Wir werden uns diese Frage mindestens die nächsten 10, vielleicht 20 Jahre oder länger stellen. Was können wir dagegen tun? Die Überwachung stoppen! Aber die bessere Frage ist eigentlich: Was können wir tun, um den Schaden zu minimieren? Es stört einen zum Beispiel, dass Gesichtserkennungsdaten gesammelt werden – dann sollte man kein Bild von sich selbst auf Facebook oder Instagram posten. Man kann mit kleinen Schritten anfangen. Man posted zum Beispiel nicht sein ganzes Gesicht oder man achtet einfach stärker darauf, was im Hintergrund zu sehen ist.

Was sollte getan werden, um unsere Daten zu schützen?
Es würde genügen, genug Menschen davon zu überzeugen, die Datenerhebung einzuschränken, denn dann würde es dazu Gesetze geben und man müsste sich selbst nicht mehr darum kümmern. Regulierung kann Innovation unterstützen. Die Verteidigungsstrategie besteht also darin, Bewusstsein zu schärfen und eine Verbindung zwischen den Menschen herzustellen, die in diesem Bereich arbeiten.

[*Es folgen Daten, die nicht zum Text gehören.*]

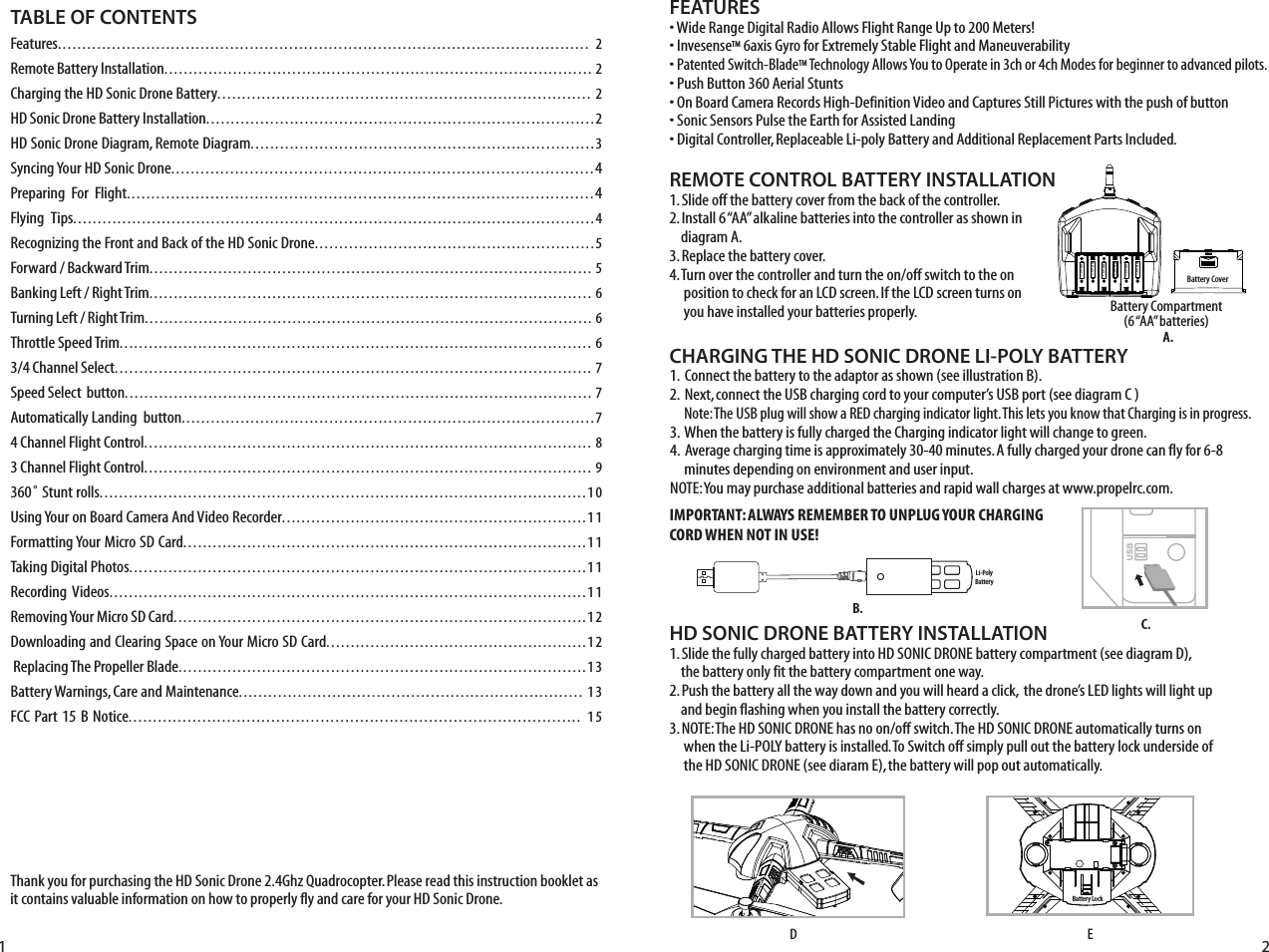 Thank you for purchasing the HD Sonic Drone 2.4Ghz Quadrocopter. Please read this instruction booklet as it contains valuable information on how to properly fly and care for your HD Sonic Drone.FEATURES• Wide Range Digital Radio Allows Flight Range Up to 200 Meters!• InvesenseTM 6axis Gyro for Extremely Stable Flight and Maneuverability• Patented Switch-BladeTM Technology Allows You to Operate in 3ch or 4ch Modes for beginner to advanced pilots.• Push Button 360 Aerial Stunts• On Board Camera Records High-Definition Video and Captures Still Pictures with the push of button• Sonic Sensors Pulse the Earth for Assisted Landing• Digital Controller, Replaceable Li-poly Battery and Additional Replacement Parts Included.REMOTE CONTROL BATTERY INSTALLATION1. Slide off the battery cover from the back of the controller.2. Install 6 “AA” alkaline batteries into the controller as shown in     diagram A.3. Replace the battery cover.4. Turn over the controller and turn the on/off switch to the on      position to check for an LCD screen. If the LCD screen turns on      you have installed your batteries properly.  Battery Compartment(6 “AA” batteries)TABLE OF CONTENTSFeatures............................................................................................................ 2Remote Battery Installation....................................................................................... 2Charging the HD Sonic Drone Battery............................................................................ 2HD Sonic Drone Battery Installation...............................................................................2HD Sonic Drone Diagram, Remote Diagram......................................................................3Syncing Your HD Sonic Drone......................................................................................4Preparing  For  Flight...............................................................................................4Flying  Tips..........................................................................................................4Recognizing the Front and Back of the HD Sonic Drone.........................................................5Forward / Backward Trim.......................................................................................... 5Banking Left / Right Trim.......................................................................................... 6Turning Left / Right Trim........................................................................................... 6Throttle Speed Trim................................................................................................ 63/4 Channel Select................................................................................................. 7Speed Select  button............................................................................................... 7Automatically Landing  button....................................................................................74 Channel Flight Control........................................................................................... 83 Channel Flight Control........................................................................................... 9360˚ Stunt rolls...................................................................................................10Using Your on Board Camera And Video Recorder..............................................................11Formatting Your Micro SD Card..................................................................................11Taking Digital Photos.............................................................................................11Recording Videos.................................................................................................11Removing Your Micro SD Card....................................................................................12Downloading and Clearing Space on Your Micro SD Card.....................................................12 Replacing The Propeller Blade...................................................................................13Battery Warnings, Care and Maintenance...................................................................... 13FCC Part 15 B Notice............................................................................................ 15Battery CoverLi-PolyBatteryBattery Lock1 2CHARGING THE HD SONIC DRONE LI-POLY BATTERY1.  Connect the battery to the adaptor as shown (see illustration B). 2.  Next, connect the USB charging cord to your computer’s USB port (see diagram C )     Note: The USB plug will show a RED charging indicator light. This lets you know that Charging is in progress.3.  When the battery is fully charged the Charging indicator light will change to green.4.  Average charging time is approximately 30-40 minutes. A fully charged your drone can fly for 6-8      minutes depending on environment and user input. NOTE: You may purchase additional batteries and rapid wall charges at www.propelrc.com.C.B.A.HD SONIC DRONE BATTERY INSTALLATION1. Slide the fully charged battery into HD SONIC DRONE battery compartment (see diagram D),    the battery only fit the battery compartment one way.2. Push the battery all the way down and you will heard a click,  the drone’s LED lights will light up     and begin flashing when you install the battery correctly.3. NOTE: The HD SONIC DRONE has no on/off switch. The HD SONIC DRONE automatically turns on      when the Li-POLY battery is installed. To Switch off simply pull out the battery lock underside of      the HD SONIC DRONE (see diaram E), the battery will pop out automatically.EDIMPORTANT: ALWAYS REMEMBER TO UNPLUG YOUR CHARGING CORD WHEN NOT IN USE!1.5 V AA1.5 V AA1.5 V AA1.5 V AA1.5 V AA1.5 V AA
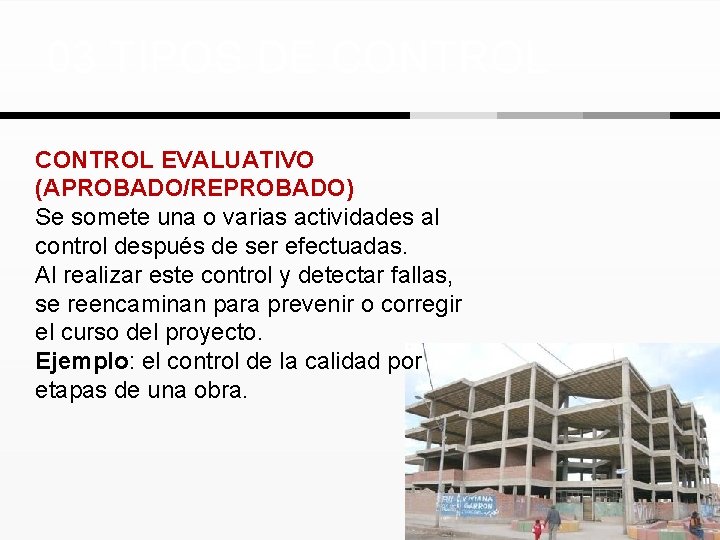 03 TIPOS DE CONTROL EVALUATIVO (APROBADO/REPROBADO) Se somete una o varias actividades al control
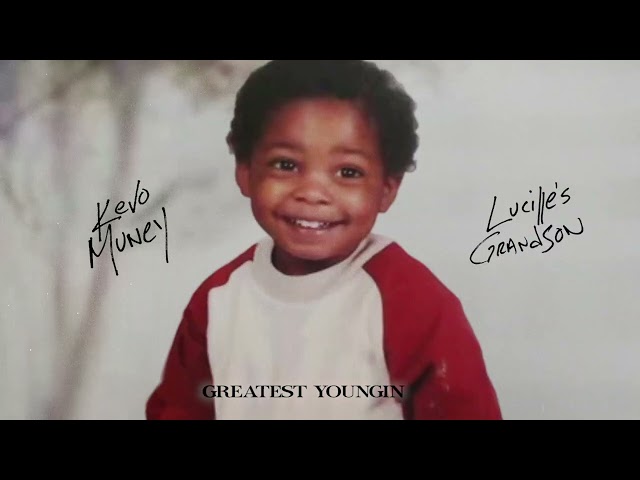 Kevo Muney -  Greatest Youngin [Official Audio]
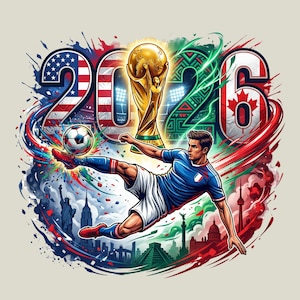May include: A graphic illustration featuring the text 2026 with the American flag, a gold trophy, and a Canadian maple leaf. A soccer player in a blue jersey and white shorts kicks a soccer ball. The background includes silhouettes of the Statue of Liberty, skyscrapers, and a pyramid, all surrounded by colorful paint splatters.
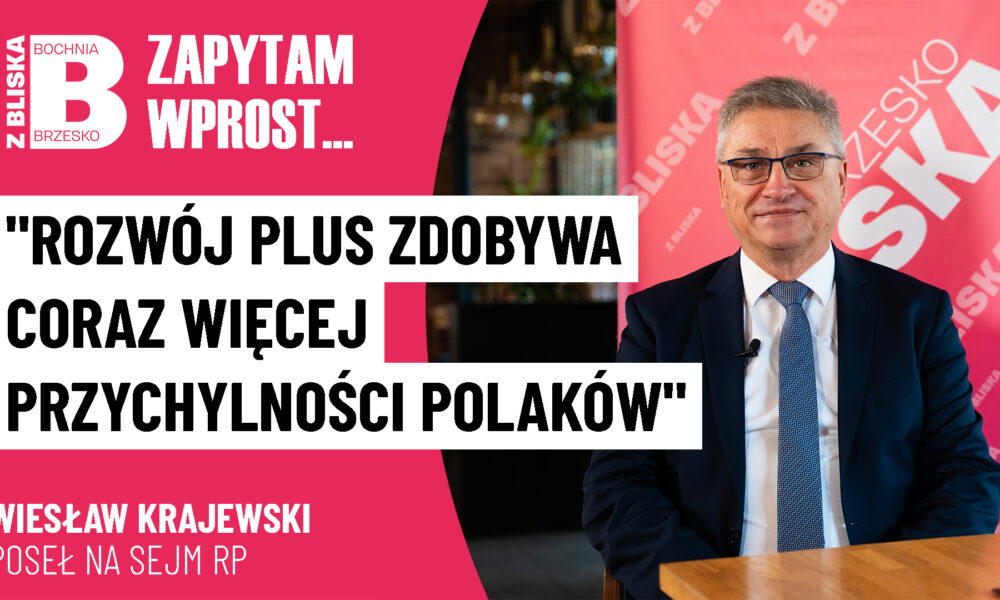 Wiesław Krajewski: „Rozwój Plus zdobywa coraz więcej przychylności Polaków” [WIDEO]
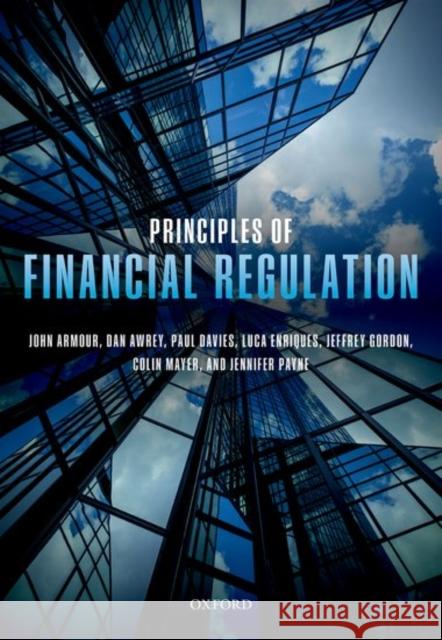 Principles of Financial Regulation John Armour Dan Awrey Paul Davies 9780198786474 Oxford University Press, USA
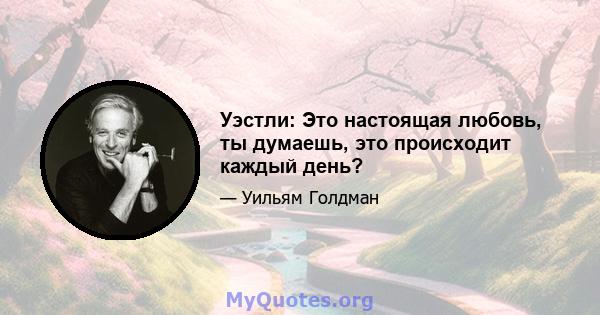 Уэстли: Это настоящая любовь, ты думаешь, это происходит каждый день?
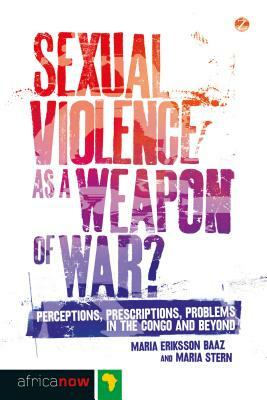 Sexual Violence as a Weapon of War? by Maria Eriksson Baaz, Professor Maria Stern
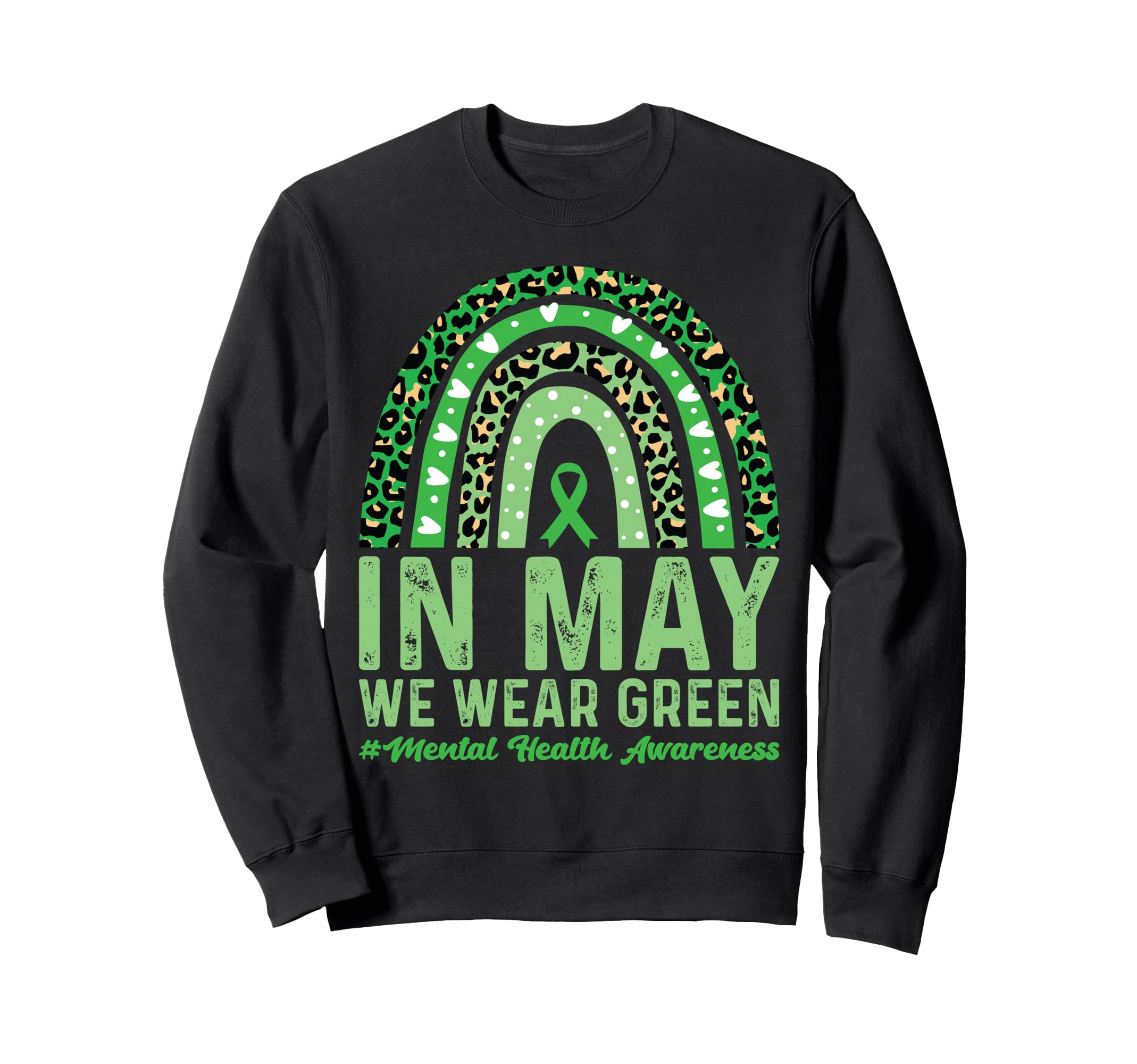 May We Wear Green Mental Health Sweatshirt - Aesthetic Graphic for Adults - T-Shirt, Sweatshirt, Hoodie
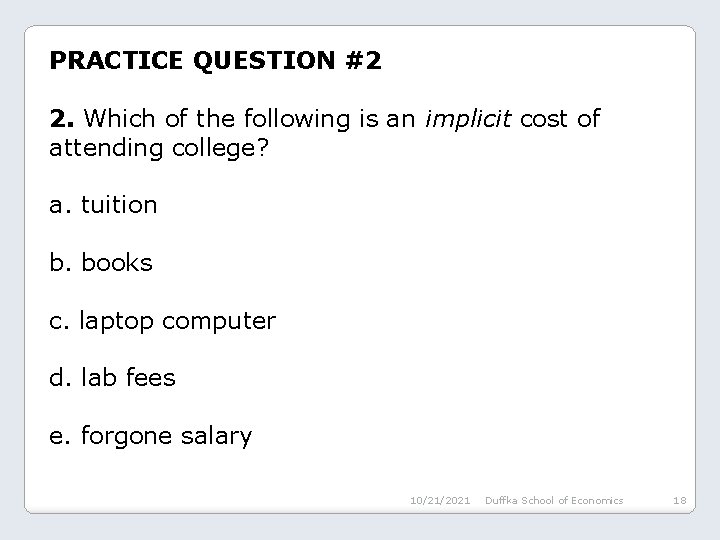 PRACTICE QUESTION #2 2. Which of the following is an implicit cost of attending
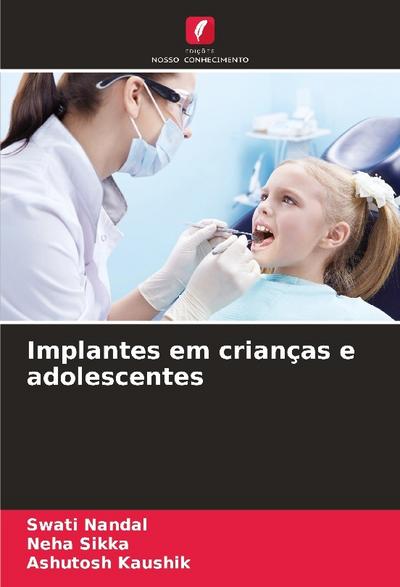 Implantes em crianças e adolescentes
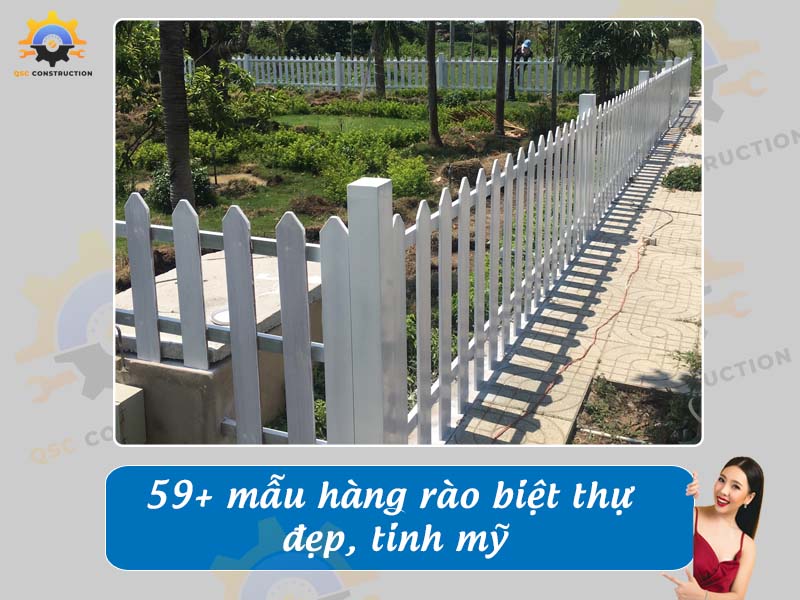 Báo giá 59+ mẫu hàng rào biệt thự đẹp, tinh mỹ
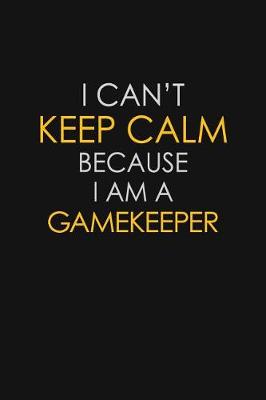 Book cover for I Can't Keep Calm Because I Am A Gamekeeper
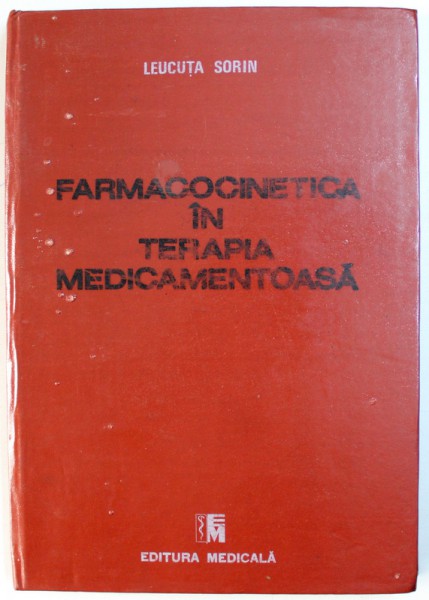 FARMACOCINETICA IN TERAPIA MEDICAMENTOASA  de LEUCUTA SORIN , 1989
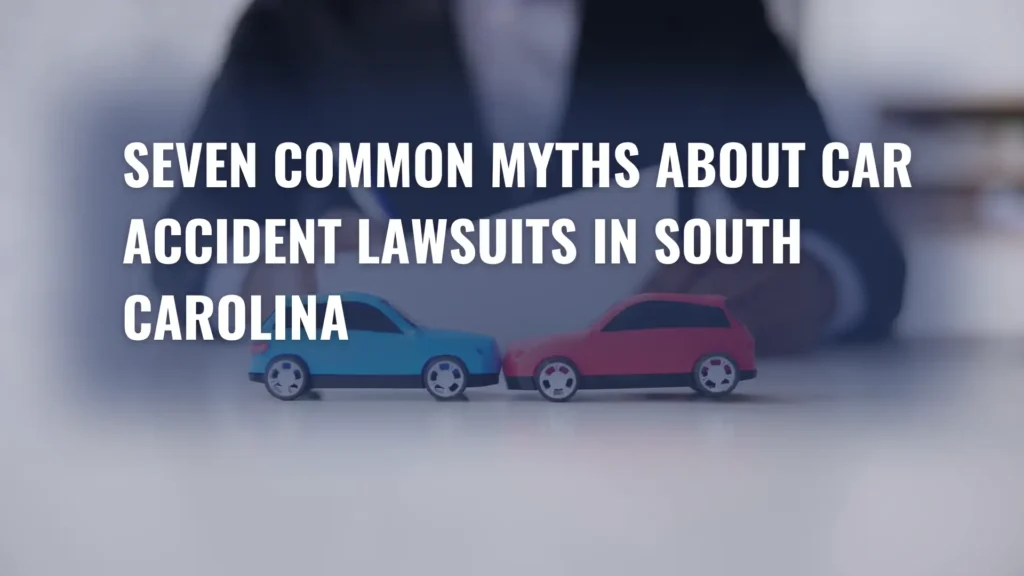 Seven Common Myths About Car Accident Lawsuits in South Carolina Image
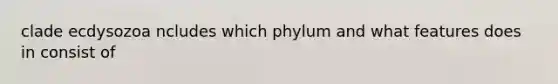 clade ecdysozoa ncludes which phylum and what features does in consist of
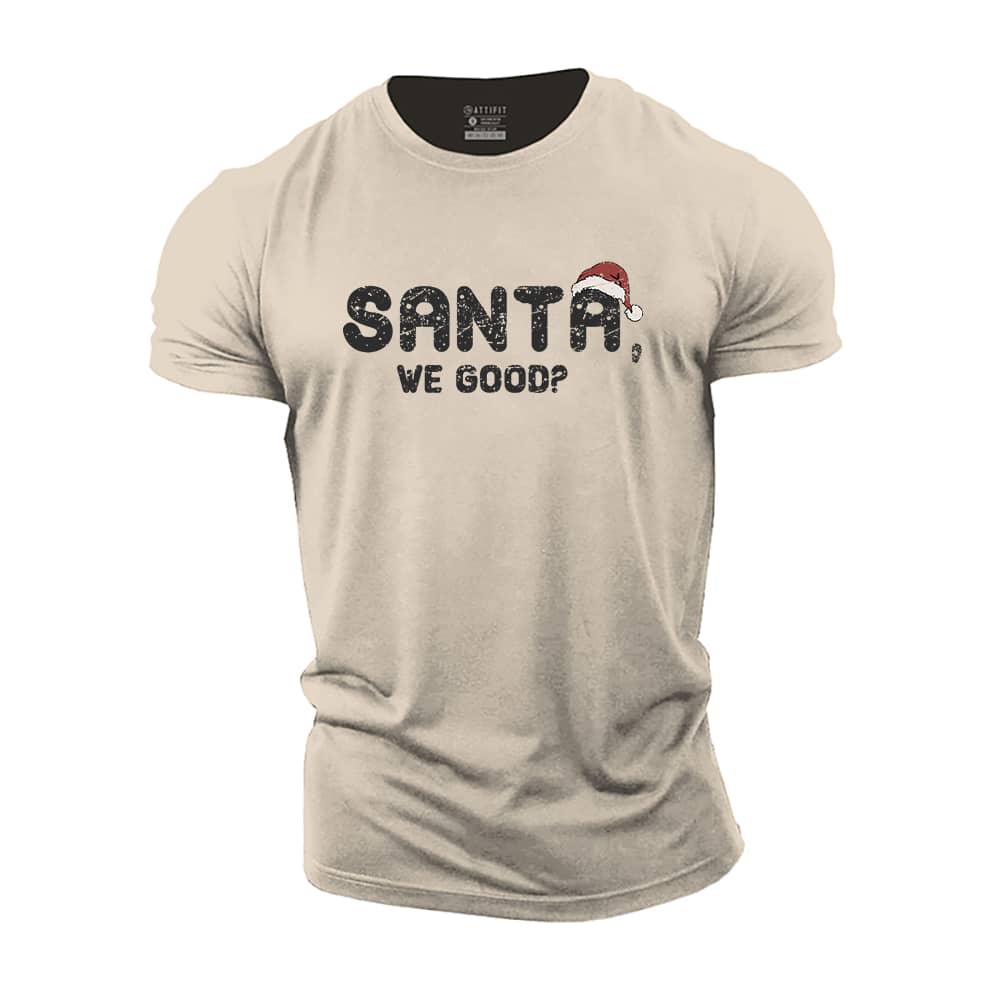 Santa We Good Cotton T-Shirt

Spiegel mit Propaganda Text
Adam HarveyFace First: Researchers Gone WildAusstellungsansicht, 2020EIGEN + ART LabFoto: Eike Walkenhorstcourtesy der Künstler und EIGEN + ART Lab

Meinst du nicht, dass es vielen Menschen schwer fällt, sich nicht im Internet zu zeigen, weil sie sich dadurch von einem sozialen Raum ausgegrenzt fühlen?
Ich glaube nicht, dass es dazu gerade eine für alle geltende Lösung gibt. Es war schwierig, ein Konzept für eine Ausstellung zu dem Thema zu erarbeiten, das nicht komplett dem Untergang geweiht ist. Denn sonst geht man nach Hause und denkt „Oh, es ist schrecklich, man kommt nicht voran“. Es ist also auch wichtig, etwas Spaß zu haben. Deshalb habe ich einen großen Spiegel gebaut, mit dem man das tun kann, was man gerne tut – ein Selfie machen. Und dies kann man dann im Internet posten und auf diesem Wege dann eine wichtige Info verbreiten.

WANN: Die Ausstellung kann noch bis Samstag, den 19. September besichtigt werden.
WO: EIGEN+ART Lab, Torstraße 220, 10115 Berlin.